(WRITTEN TASK) Please render the items from the line with "What spatial distance" to the line with "29.5 meters", both included, as a two-column CSV with the columns item and answer: one row per item, with each field quoted and any line breaks replaced by spaces.

(DATASET CONTENT)
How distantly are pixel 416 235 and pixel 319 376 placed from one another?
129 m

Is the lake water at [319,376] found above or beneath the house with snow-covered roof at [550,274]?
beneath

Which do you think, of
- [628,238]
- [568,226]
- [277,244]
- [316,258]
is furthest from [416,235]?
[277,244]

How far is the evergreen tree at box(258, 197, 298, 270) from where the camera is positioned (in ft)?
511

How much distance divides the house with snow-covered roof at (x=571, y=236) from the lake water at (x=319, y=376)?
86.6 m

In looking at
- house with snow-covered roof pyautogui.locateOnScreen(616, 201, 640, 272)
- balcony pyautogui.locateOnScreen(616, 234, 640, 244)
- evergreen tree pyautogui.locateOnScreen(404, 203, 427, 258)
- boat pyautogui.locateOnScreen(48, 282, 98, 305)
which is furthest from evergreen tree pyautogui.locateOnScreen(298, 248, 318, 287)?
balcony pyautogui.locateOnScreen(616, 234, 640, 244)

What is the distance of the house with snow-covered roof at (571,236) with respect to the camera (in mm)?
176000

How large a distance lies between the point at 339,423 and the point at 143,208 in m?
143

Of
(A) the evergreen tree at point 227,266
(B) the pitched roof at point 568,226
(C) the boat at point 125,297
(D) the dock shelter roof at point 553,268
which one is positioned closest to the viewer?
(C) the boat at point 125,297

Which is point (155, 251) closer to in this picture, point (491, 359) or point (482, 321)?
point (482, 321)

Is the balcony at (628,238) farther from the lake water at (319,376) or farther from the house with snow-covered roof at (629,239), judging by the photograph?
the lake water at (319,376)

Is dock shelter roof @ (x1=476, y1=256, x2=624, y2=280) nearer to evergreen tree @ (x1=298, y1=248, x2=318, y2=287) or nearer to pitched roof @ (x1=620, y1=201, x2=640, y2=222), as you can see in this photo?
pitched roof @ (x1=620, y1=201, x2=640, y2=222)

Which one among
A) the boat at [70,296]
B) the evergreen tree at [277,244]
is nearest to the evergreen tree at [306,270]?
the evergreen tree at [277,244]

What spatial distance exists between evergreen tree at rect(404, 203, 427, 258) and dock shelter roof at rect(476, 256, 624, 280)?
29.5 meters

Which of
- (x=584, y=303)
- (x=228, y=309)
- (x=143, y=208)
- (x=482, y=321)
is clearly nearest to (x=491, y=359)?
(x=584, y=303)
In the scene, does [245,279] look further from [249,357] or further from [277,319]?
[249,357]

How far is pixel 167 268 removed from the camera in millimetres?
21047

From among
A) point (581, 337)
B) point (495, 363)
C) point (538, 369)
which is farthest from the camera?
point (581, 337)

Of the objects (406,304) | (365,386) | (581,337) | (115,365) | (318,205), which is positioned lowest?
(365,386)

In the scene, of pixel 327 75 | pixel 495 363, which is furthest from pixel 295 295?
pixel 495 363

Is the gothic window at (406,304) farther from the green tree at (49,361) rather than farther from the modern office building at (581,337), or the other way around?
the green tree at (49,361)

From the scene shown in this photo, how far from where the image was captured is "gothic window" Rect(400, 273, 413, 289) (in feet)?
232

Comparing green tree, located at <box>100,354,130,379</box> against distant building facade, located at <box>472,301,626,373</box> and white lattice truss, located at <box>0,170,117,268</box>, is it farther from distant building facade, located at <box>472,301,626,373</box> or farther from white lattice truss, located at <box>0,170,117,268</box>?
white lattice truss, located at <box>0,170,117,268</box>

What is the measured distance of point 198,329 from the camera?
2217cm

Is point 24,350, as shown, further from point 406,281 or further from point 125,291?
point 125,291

(RESULT OF THE TASK)
item,answer
"What spatial distance exists between evergreen tree at rect(404, 203, 427, 258) and dock shelter roof at rect(476, 256, 624, 280)?","29.5 meters"